## What to work on
Every line of the listing below should be written out exactly, minus its pictures.

## Dataset content

-- -- --

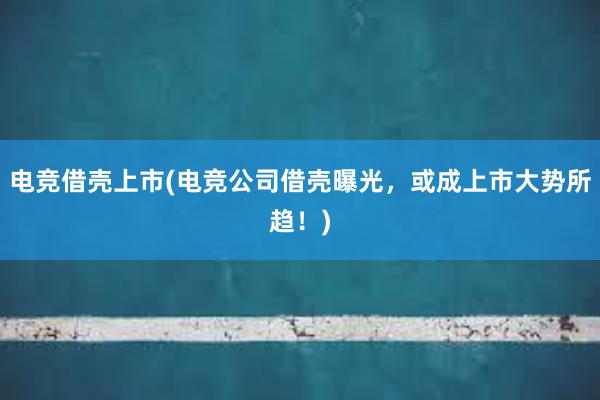 电竞借壳上市(电竞公司借壳曝光，或成上市大势所趋！)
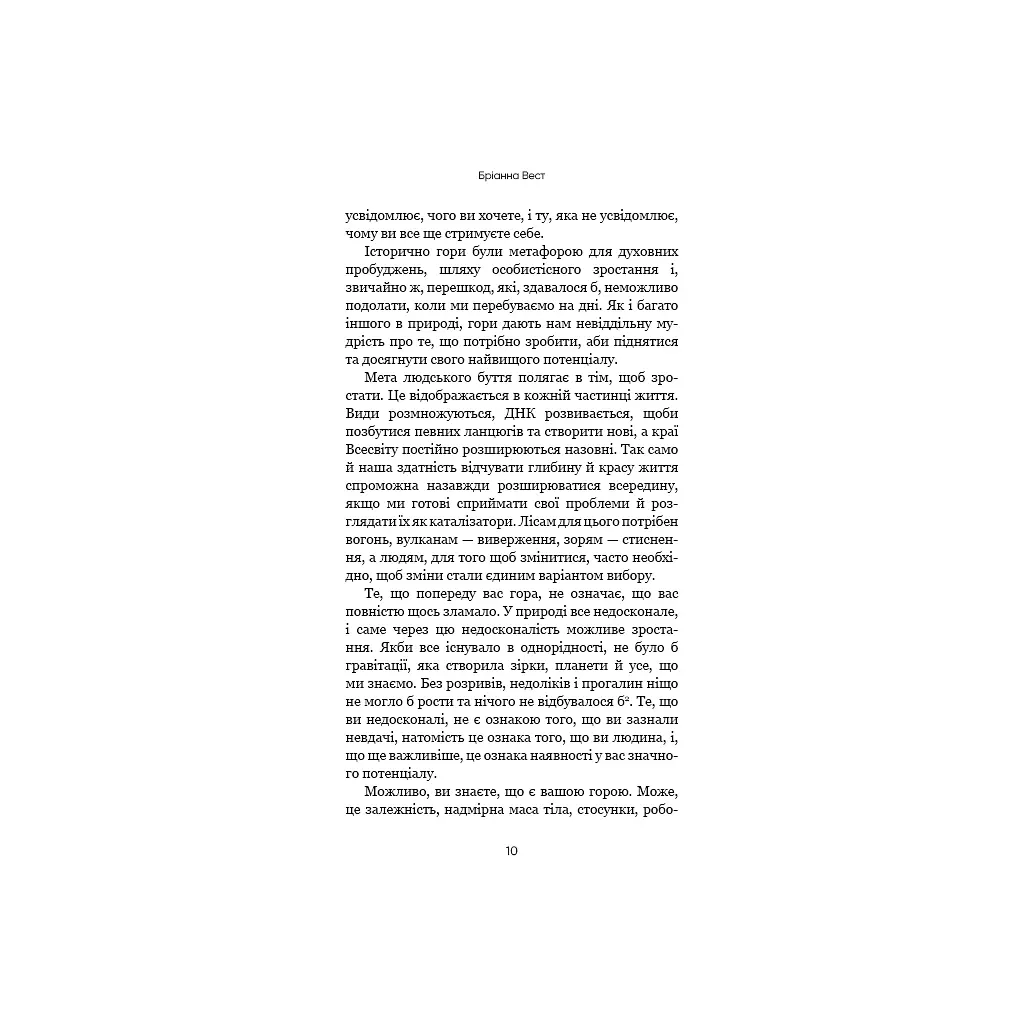 Бріанна Вест

усвідомлює, чого ви хочете, і ту, яка не усвідомлює, чому ви все ще стримуєте себе.

Історично гори були метафорою для духовних пробуджень, шляху особистісного зростання і, звичайно ж, перешкод, які, здавалося б, неможливо подолати, коли ми перебуваємо на дні. Як і багато іншого в природі, гори дають нам невіддільну мудрість про те, що потрібно зробити, аби піднятися та досягнути свого найвищого потенціалу.

Мета людського буття полягає в тім, щоб зростати. Це відображається в кожній частинці життя. Види розмножуються, ДНК розвивається, щоби позбутися певних ланцюгів та створити нові, а краї Всесвіту постійно розширюються назовні. Так само й наша здатність відчувати глибину й красу життя спроможна назавжди розширюватися всередину, якщо ми готові сприймати свої проблеми й розглядати їх як каталізатори. Лісам для цього потрібен вогонь, вулканам — виверження, зорям — стиснення, а людям, для того щоб змінитися, часто необхідно, щоб зміни стали єдиним варіантом вибору.

Те, що попереду вас гора, не означає, що вас повністю щось зламало. У природі все недосконале, і саме через цю недосконалість можливе зростання. Якби все існувало в однорідності, не було б гравітації, яка створила зірки, планети й усе, що ми знаємо. Без розривів, недоліків і прогалин ніщо не могло б рости та нічого не відбувалося б$^2$. Те, що ви недосконалі, не є ознакою того, що ви зазнали невдачі, натомість це ознака того, що ви людина, і, що ще важливіше, це ознака наявності у вас значного потенціалу.

Можливо, ви знаєте, що є вашою горою. Може, це залежність, надмірна маса тіла, стосунки, робо-

10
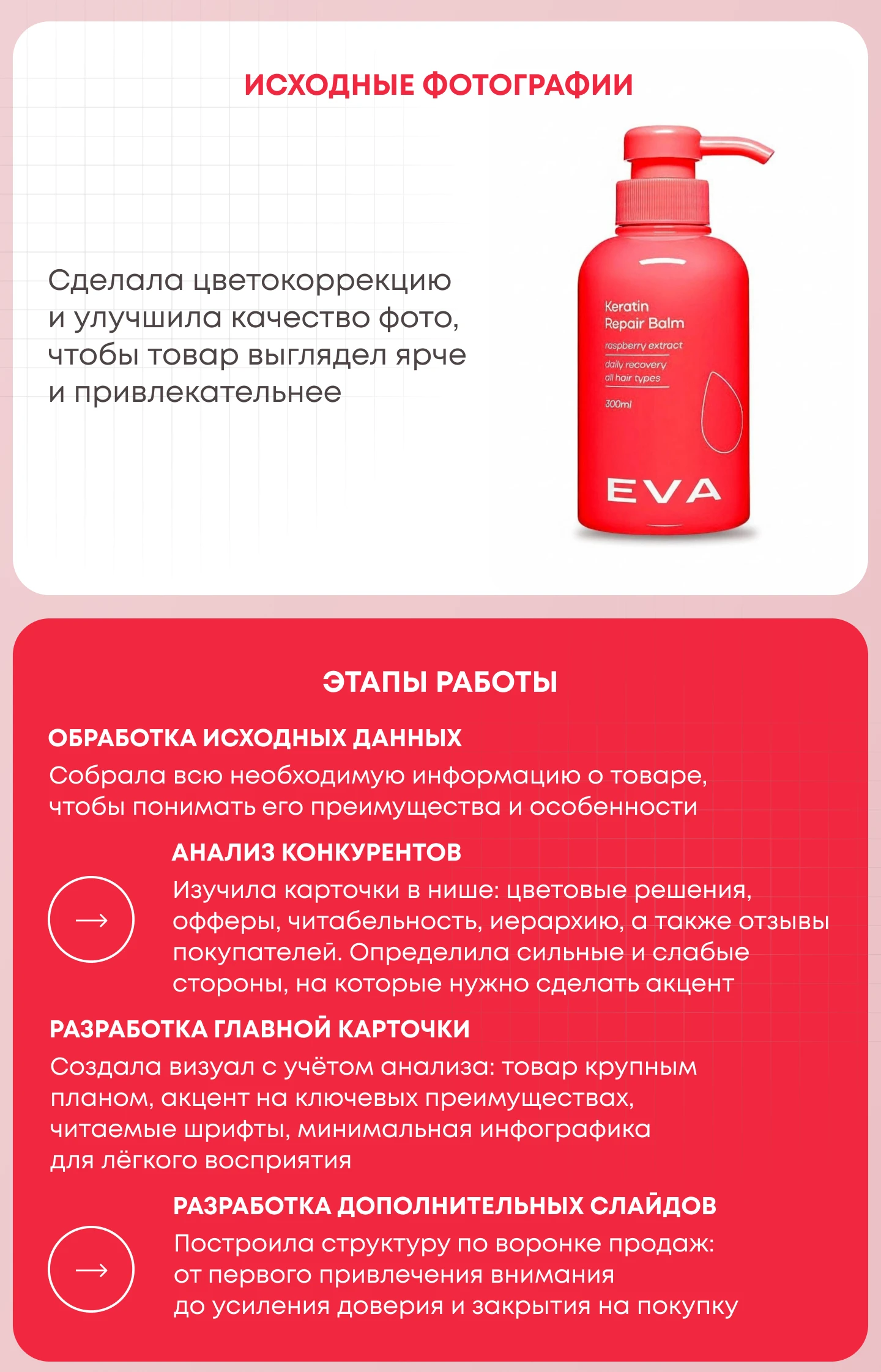 ИСХОДНЫЕ ФОТОГРАФИИ

Сделала цветокоррекцию и улучшила качество фото, чтобы товар выглядел ярче и привлекательнее

Keratin Repair Balm
raspberry extract
daily recovery
all hair types
300ml
EVA

ЭТАПЫ РАБОТЫ

ОБРАБОТКА ИСХОДНЫХ ДАННЫХ
Собрала всю необходимую информацию о товаре, чтобы понимать его преимущества и особенности

АНАЛИЗ КОНКУРЕНТОВ
Изучила карточки в нише: цветовые решения, офферы, читабельность, иерархию, а также отзывы покупателей. Определила сильные и слабые стороны, на которые нужно сделать акцент

РАЗРАБОТКА ГЛАВНОЙ КАРТОЧКИ
Создала визуал с учётом анализа: товар крупным планом, акцент на ключевых преимуществах, читаемые шрифты, минимальная инфографика для лёгкого восприятия

РАЗРАБОТКА ДОПОЛНИТЕЛЬНЫХ СЛАЙДОВ
Построила структуру по воронке продаж: от первого привлечения внимания до усиления доверия и закрытия на покупку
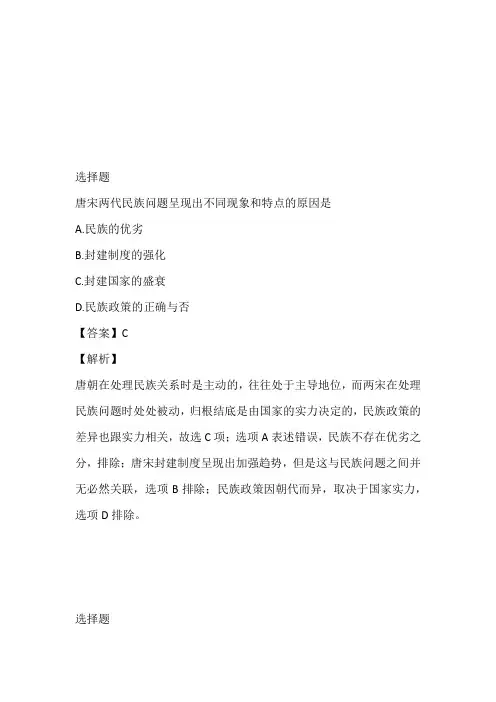 选择题

唐宋两代民族问题呈现出不同现象和特点的原因是

A.民族的优劣

B.封建制度的强化

C.封建国家的盛衰

D.民族政策的正确与否

【答案】C

【解析】

唐朝在处理民族关系时是主动的，往往处于主导地位，而两宋在处理民族问题时处处被动，归根结底是由国家的实力决定的，民族政策的差异也跟实力相关，故选 C 项；选项 A 表述错误，民族不存在优劣之分，排除；唐宋封建制度呈现出加强趋势，但是这与民族问题之间并无必然关联，选项 B 排除；民族政策因朝代而异，取决于国家实力，选项 D 排除。

选择题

-- -- --

## Completed exercise
 电竞借壳上市(电竞公司借壳曝光，或成上市大势所趋！)
 Бріанна Вест

усвідомлює, чого ви хочете, і ту, яка не усвідомлює, чому ви все ще стримуєте себе.

Історично гори були метафорою для духовних пробуджень, шляху особистісного зростання і, звичайно ж, перешкод, які, здавалося б, неможливо подолати, коли ми перебуваємо на дні. Як і багато іншого в природі, гори дають нам невіддільну мудрість про те, що потрібно зробити, аби піднятися та досягнути свого найвищого потенціалу.

Мета людського буття полягає в тім, щоб зростати. Це відображається в кожній частинці життя. Види розмножуються, ДНК розвивається, щоби позбутися певних ланцюгів та створити нові, а краї Всесвіту постійно розширюються назовні. Так само й наша здатність відчувати глибину й красу життя спроможна назавжди розширюватися всередину, якщо ми готові сприймати свої проблеми й розглядати їх як каталізатори. Лісам для цього потрібен вогонь, вулканам — виверження, зорям — стиснення, а людям, для того щоб змінитися, часто необхідно, щоб зміни стали єдиним варіантом вибору.

Те, що попереду вас гора, не означає, що вас повністю щось зламало. У природі все недосконале, і саме через цю недосконалість можливе зростання. Якби все існувало в однорідності, не було б гравітації, яка створила зірки, планети й усе, що ми знаємо. Без розривів, недоліків і прогалин ніщо не могло б рости та нічого не відбувалося б$^2$. Те, що ви недосконалі, не є ознакою того, що ви зазнали невдачі, натомість це ознака того, що ви людина, і, що ще важливіше, це ознака наявності у вас значного потенціалу.

Можливо, ви знаєте, що є вашою горою. Може, це залежність, надмірна маса тіла, стосунки, робо-

10
 ИСХОДНЫЕ ФОТОГРАФИИ

Сделала цветокоррекцию и улучшила качество фото, чтобы товар выглядел ярче и привлекательнее

Keratin Repair Balm
raspberry extract
daily recovery
all hair types
300ml
EVA

ЭТАПЫ РАБОТЫ

ОБРАБОТКА ИСХОДНЫХ ДАННЫХ
Собрала всю необходимую информацию о товаре, чтобы понимать его преимущества и особенности

АНАЛИЗ КОНКУРЕНТОВ
Изучила карточки в нише: цветовые решения, офферы, читабельность, иерархию, а также отзывы покупателей. Определила сильные и слабые стороны, на которые нужно сделать акцент

РАЗРАБОТКА ГЛАВНОЙ КАРТОЧКИ
Создала визуал с учётом анализа: товар крупным планом, акцент на ключевых преимуществах, читаемые шрифты, минимальная инфографика для лёгкого восприятия

РАЗРАБОТКА ДОПОЛНИТЕЛЬНЫХ СЛАЙДОВ
Построила структуру по воронке продаж: от первого привлечения внимания до усиления доверия и закрытия на покупку
 选择题

唐宋两代民族问题呈现出不同现象和特点的原因是

A.民族的优劣

B.封建制度的强化

C.封建国家的盛衰

D.民族政策的正确与否

【答案】C

【解析】

唐朝在处理民族关系时是主动的，往往处于主导地位，而两宋在处理民族问题时处处被动，归根结底是由国家的实力决定的，民族政策的差异也跟实力相关，故选 C 项；选项 A 表述错误，民族不存在优劣之分，排除；唐宋封建制度呈现出加强趋势，但是这与民族问题之间并无必然关联，选项 B 排除；民族政策因朝代而异，取决于国家实力，选项 D 排除。

选择题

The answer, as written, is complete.